ZHDは同日、ヤマトHDと業務提携に向けた基本合意書を締結。ヤフーが運営するECサイト「Yahoo!ショッピング」「PayPayモール」を対象に、従来は出店者が担っていた受注から出荷までの業務をヤマトHDが代行するサービスを6月30日に始めるという。
出店者の負担を軽減して出品・販売のサイクルを加速し、取扱高を拡大することで、先行するアマゾンジャパンや楽天に対する競争力を高める狙いだ。
ヤマトHDとの協業に加えて、両ECサイトから実店舗に送客するサービスを準備するなど、ZHD単独で出店者を支援する取り組みも始める。
ヤマトと組んで2種のサービスを展開
ヤマトHDと組んで提供する出店者向けのサービスは、「フルフィルメントサービス」と「ピック&デリバリーサービス」の2種類。

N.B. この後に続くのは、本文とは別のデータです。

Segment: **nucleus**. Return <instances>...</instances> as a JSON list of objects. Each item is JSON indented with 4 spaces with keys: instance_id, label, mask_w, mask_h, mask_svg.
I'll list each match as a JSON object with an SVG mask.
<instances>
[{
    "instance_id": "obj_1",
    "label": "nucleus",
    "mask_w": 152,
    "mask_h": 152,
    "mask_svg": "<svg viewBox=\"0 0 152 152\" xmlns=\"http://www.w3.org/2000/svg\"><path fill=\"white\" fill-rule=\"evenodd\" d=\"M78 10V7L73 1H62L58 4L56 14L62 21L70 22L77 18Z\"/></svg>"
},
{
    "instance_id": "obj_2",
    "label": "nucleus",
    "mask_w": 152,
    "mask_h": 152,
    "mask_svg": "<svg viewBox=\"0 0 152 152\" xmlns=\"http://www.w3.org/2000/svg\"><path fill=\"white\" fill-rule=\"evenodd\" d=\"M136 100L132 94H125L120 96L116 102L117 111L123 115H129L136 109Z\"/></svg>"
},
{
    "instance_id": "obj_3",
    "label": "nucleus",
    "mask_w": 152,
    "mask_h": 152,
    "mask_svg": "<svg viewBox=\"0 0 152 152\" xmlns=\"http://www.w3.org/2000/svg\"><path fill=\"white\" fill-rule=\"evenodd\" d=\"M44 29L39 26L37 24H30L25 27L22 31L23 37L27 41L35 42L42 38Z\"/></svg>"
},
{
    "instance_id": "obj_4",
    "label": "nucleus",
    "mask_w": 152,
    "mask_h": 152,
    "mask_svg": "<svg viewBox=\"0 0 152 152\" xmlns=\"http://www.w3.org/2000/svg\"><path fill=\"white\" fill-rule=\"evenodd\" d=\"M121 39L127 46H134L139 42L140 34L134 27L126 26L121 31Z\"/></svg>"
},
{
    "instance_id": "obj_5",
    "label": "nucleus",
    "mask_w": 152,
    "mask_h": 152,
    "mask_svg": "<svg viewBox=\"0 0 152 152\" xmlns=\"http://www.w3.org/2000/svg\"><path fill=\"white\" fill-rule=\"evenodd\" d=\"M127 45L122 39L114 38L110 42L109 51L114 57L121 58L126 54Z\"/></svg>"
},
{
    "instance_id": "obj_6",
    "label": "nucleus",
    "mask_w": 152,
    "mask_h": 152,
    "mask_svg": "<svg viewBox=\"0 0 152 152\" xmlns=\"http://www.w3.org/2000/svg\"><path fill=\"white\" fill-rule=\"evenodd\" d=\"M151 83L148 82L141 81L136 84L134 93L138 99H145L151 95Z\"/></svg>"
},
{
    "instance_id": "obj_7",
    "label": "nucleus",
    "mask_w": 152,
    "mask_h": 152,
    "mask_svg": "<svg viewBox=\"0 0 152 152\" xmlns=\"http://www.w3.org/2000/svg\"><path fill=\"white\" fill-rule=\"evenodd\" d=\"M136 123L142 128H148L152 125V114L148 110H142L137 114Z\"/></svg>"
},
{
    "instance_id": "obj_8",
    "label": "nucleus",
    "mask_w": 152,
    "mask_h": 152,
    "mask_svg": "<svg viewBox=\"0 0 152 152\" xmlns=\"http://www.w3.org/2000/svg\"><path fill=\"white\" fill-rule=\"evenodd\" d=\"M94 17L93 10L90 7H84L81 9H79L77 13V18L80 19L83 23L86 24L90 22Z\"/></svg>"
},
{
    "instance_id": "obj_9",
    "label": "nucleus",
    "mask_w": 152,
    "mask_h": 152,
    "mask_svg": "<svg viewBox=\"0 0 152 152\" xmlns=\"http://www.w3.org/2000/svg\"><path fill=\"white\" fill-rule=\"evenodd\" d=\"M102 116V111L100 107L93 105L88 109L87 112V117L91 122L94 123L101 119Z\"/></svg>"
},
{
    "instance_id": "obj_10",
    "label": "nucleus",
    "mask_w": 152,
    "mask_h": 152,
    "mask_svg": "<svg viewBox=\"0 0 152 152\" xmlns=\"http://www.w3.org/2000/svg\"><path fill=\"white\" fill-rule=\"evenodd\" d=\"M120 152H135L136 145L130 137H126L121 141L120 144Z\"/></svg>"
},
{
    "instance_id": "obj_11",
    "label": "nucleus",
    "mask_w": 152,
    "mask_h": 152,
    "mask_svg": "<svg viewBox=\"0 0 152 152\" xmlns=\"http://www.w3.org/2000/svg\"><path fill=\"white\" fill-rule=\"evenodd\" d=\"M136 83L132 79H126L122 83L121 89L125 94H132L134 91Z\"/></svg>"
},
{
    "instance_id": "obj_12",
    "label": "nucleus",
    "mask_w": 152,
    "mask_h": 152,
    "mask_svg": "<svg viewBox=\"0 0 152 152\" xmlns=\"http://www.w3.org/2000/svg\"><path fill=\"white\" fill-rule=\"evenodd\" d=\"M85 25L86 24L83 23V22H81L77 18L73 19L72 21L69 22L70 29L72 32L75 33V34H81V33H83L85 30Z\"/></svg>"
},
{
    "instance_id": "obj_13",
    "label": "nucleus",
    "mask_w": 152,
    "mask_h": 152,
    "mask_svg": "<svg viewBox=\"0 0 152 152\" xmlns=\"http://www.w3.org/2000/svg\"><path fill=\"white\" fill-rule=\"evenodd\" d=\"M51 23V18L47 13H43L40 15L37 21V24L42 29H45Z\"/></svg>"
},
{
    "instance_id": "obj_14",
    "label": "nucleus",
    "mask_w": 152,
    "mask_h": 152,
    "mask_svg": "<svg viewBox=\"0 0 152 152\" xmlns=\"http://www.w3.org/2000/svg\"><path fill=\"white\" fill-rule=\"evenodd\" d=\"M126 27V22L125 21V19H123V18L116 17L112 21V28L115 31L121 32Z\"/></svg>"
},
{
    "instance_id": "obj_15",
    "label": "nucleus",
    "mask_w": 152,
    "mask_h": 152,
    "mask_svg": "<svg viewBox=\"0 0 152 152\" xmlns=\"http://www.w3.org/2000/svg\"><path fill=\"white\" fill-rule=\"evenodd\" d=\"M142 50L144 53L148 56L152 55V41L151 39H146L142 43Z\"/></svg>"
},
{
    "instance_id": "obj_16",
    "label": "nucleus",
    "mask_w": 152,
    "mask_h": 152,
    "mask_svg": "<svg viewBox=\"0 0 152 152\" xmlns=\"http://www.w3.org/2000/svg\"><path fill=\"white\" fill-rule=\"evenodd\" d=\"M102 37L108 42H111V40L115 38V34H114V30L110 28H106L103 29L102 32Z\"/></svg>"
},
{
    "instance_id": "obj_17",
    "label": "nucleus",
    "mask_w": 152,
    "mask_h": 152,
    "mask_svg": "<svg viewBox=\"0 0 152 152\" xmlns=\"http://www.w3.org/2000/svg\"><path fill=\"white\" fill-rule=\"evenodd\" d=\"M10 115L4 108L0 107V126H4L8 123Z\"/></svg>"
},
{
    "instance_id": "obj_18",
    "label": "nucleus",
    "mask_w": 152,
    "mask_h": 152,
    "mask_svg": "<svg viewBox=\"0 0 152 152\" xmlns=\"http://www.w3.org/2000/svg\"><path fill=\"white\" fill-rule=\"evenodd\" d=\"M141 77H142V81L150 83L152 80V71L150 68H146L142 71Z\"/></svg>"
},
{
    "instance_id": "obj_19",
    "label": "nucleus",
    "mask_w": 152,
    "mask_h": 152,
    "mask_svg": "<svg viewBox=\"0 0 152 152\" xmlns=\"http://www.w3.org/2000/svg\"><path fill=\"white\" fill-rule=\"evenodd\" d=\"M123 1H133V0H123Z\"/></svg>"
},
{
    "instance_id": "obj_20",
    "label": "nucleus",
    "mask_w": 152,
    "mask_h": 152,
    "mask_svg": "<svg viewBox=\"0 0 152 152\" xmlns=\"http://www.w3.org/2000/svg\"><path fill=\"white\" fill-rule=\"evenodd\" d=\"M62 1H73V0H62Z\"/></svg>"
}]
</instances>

フルフィルメントサービスでは、商品の保管、受注、ピッキング、梱包、出荷、配送といった、商品の仕入れや販売を除くほぼ全工程をヤマトグループが代行する。ピック&デリバリーサービスでは、発送する商品の準備は出店者側が行うが、ピッキング、梱包、出荷、配送はヤマトグループが担う。
これまでYahoo!ショッピングとPayPayモールでは、出店者が自社の倉庫で商品を保管したり、運輸業者に個別に配送を依頼したりする必要があった。そのため、受注から発送までに工数がかかる場合があり、翌日配送などのサービス面でアマゾンジャパンや楽天に後れを取っていたという。

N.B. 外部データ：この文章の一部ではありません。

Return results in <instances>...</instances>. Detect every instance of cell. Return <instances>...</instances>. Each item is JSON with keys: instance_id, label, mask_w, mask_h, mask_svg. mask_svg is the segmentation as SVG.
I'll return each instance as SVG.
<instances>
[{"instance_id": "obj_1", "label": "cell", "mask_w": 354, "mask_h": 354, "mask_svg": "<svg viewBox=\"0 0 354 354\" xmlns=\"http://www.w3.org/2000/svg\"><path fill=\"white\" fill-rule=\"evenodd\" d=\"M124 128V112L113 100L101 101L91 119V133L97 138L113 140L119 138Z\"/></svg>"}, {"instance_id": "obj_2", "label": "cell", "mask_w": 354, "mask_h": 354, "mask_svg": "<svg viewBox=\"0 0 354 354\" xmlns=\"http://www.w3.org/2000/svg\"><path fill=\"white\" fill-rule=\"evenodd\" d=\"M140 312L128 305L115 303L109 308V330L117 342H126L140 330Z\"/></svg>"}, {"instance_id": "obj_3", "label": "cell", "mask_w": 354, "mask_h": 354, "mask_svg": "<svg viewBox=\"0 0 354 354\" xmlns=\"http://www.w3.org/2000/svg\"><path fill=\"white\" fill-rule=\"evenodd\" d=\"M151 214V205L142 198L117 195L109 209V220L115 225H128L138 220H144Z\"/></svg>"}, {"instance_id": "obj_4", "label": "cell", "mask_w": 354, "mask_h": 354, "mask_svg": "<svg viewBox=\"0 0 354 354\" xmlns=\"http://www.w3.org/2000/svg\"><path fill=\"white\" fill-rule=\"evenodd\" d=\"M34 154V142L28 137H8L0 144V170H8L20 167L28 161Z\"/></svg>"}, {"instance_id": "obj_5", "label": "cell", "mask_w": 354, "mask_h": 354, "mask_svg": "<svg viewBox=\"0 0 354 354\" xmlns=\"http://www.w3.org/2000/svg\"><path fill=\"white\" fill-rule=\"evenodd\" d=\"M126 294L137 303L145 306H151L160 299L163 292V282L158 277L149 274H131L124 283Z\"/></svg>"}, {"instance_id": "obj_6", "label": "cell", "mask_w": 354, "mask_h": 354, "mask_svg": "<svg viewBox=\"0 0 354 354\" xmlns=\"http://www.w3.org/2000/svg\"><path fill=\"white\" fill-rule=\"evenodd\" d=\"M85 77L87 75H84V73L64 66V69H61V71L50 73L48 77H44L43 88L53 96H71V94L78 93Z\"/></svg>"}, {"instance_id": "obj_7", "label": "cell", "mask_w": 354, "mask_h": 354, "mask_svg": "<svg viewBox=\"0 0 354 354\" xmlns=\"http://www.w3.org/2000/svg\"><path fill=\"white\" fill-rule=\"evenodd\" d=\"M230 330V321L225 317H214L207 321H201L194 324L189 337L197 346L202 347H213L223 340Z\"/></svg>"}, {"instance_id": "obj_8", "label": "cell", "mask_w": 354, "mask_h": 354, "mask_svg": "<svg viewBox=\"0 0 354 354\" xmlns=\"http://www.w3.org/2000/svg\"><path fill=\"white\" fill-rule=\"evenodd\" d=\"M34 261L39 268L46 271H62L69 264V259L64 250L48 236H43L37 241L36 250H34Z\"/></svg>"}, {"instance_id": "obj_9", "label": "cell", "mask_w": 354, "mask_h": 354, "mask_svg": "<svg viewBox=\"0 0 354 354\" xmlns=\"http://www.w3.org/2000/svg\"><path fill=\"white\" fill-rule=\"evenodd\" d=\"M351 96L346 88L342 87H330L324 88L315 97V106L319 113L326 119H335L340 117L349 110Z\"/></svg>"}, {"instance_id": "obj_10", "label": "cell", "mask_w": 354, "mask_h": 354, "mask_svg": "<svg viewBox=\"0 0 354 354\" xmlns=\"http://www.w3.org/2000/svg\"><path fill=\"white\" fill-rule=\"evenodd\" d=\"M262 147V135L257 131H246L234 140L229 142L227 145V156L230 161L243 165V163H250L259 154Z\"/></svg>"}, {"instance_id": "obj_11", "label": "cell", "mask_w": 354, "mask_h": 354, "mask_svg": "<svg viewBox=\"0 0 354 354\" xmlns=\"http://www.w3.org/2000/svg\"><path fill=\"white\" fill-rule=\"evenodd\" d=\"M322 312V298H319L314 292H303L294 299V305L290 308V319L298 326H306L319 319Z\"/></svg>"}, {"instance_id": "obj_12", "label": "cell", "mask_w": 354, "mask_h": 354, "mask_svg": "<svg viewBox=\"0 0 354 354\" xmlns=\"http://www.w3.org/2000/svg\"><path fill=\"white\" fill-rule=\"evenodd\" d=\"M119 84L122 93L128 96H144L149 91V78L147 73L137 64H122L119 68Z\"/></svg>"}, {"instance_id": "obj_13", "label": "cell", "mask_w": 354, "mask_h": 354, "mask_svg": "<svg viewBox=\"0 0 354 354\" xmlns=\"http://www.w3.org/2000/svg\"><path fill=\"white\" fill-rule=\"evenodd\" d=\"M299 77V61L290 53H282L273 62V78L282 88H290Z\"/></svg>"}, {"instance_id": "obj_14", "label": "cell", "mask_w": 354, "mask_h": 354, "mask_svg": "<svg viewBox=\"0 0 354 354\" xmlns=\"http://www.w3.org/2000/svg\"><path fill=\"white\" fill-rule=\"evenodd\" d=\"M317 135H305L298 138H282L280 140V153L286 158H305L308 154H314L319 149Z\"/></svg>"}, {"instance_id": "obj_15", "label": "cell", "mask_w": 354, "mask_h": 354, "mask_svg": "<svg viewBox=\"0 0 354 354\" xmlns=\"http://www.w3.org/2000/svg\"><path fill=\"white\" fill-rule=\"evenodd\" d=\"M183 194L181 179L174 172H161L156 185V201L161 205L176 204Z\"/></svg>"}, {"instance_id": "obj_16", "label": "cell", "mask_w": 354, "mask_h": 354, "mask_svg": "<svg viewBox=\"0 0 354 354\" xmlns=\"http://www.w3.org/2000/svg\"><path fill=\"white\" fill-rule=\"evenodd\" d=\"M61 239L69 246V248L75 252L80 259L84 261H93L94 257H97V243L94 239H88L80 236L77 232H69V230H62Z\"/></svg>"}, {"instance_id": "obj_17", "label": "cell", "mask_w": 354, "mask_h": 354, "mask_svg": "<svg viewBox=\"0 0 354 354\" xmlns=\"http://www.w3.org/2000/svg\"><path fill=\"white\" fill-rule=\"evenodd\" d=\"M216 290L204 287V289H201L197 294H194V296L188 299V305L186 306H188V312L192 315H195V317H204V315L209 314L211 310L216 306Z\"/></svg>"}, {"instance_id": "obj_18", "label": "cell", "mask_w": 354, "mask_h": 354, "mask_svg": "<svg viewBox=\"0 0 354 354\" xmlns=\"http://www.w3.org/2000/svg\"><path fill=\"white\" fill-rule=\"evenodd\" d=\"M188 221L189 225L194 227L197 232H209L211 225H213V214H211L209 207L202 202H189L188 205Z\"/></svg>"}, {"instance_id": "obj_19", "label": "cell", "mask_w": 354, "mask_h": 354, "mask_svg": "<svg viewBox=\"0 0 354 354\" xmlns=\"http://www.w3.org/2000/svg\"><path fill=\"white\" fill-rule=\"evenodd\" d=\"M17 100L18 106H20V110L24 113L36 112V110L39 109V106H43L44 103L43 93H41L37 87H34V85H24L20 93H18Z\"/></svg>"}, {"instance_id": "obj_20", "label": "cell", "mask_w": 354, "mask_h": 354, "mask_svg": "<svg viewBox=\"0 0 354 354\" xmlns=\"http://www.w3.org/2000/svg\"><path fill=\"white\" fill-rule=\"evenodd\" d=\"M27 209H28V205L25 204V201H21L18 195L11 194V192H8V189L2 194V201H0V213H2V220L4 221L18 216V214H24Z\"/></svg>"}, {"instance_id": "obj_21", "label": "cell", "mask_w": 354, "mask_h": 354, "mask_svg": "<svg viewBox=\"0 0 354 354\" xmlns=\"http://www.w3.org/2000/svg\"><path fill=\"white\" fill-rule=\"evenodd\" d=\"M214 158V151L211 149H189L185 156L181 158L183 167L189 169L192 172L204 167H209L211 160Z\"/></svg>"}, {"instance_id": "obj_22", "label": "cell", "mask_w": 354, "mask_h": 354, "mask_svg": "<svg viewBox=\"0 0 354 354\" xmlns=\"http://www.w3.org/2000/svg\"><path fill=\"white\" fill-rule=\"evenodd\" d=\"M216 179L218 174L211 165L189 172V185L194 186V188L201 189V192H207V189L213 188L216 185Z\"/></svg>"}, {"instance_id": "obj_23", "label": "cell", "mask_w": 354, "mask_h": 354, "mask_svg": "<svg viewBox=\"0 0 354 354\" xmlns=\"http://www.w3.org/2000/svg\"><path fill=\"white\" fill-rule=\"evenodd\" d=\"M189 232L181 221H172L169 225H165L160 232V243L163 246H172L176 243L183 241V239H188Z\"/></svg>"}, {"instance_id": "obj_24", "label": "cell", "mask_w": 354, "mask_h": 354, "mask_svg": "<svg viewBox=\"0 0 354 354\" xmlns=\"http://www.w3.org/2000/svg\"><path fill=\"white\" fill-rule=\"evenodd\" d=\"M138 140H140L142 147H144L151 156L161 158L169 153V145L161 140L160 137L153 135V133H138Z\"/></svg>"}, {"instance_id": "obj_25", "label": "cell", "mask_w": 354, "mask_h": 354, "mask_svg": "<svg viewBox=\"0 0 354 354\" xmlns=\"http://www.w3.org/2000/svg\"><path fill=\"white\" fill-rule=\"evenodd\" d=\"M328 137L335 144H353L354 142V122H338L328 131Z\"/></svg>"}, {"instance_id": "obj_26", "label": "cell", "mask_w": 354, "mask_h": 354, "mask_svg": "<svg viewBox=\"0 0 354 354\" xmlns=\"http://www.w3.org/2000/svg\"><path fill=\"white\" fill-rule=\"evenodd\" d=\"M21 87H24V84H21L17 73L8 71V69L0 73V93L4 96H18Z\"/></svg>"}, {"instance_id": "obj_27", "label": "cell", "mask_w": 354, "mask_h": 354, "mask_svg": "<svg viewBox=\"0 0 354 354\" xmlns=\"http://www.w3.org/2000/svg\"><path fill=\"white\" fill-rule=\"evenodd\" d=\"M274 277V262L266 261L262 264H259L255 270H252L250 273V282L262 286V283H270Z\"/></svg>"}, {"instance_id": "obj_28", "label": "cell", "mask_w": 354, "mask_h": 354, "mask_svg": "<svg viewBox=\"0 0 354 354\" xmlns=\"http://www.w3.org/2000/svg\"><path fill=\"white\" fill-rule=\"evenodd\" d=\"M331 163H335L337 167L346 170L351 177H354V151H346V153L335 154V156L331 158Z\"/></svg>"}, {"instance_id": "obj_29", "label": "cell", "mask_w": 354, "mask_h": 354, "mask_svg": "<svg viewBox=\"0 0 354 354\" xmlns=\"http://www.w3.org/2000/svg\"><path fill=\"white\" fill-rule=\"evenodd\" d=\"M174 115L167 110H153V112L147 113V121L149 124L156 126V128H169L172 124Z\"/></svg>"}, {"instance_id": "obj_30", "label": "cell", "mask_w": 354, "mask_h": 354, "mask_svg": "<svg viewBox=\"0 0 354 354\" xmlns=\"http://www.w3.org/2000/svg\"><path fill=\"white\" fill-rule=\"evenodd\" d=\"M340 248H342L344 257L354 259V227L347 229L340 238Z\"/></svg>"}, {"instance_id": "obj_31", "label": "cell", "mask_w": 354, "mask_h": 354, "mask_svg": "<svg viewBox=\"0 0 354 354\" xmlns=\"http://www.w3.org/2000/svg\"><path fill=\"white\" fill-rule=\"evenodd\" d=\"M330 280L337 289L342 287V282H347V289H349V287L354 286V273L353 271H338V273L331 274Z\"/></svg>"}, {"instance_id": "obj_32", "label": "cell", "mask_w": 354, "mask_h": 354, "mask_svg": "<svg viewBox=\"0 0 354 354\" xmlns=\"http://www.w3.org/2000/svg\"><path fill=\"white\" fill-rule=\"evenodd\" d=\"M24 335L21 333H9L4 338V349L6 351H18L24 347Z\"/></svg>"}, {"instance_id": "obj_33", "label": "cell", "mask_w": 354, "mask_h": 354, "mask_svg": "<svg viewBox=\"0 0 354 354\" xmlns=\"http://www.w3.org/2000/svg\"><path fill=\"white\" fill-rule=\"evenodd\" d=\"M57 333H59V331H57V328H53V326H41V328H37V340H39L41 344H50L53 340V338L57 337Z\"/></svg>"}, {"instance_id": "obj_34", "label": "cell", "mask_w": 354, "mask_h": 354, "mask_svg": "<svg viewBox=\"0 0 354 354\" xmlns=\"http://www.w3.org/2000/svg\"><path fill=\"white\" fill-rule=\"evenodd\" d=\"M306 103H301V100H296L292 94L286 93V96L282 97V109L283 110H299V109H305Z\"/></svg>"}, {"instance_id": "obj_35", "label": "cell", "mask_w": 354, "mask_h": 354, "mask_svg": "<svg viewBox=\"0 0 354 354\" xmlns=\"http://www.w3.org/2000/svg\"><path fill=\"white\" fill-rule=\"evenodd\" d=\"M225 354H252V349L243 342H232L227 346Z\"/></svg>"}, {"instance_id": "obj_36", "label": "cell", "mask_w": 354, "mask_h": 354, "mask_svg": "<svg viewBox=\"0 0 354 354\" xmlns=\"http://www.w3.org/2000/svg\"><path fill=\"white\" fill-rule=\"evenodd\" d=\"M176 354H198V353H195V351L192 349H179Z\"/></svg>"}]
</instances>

今回の提携によってこの課題を解消し、消費者への迅速な配送を実現しつつ、出店者の業務効率化やコスト削減を支援することで、ECサービスの強化を図る。将来は、サービス提供によって得たデータを分析し、需要を予測することで、消費が集中しそうなエリアの物流拠点に在庫を事前に移動する施策なども行う。
ヤマトHDの長尾裕社長は「両社のデータを活用して、出店者の効率的な経営を支援し、持続可能なECエコシステムを構築する」と力を込めた。料金体系は現時点では非公開だが、「業務量に応じて配送料を変動制にする」(長尾社長)としている。
ZHDは今後、両サービスを契約した出店者の商品を購入したユーザーに、送料相当額の「PayPayボーナスライト」を付与し、送料を実質的に無料とするキャンペーンも行う(12月で終了予定)。キャンペーンに要する費用は、出店者側では負担しない。恒常的に送料を無料化する予定はないという。
送料無料化を巡っては、競合する楽天が出店者への費用負担と一律導入を課して批判を浴びたこともあり(現在は条件を緩和)、ZHDは出店者との関係維持に配慮したとみられる。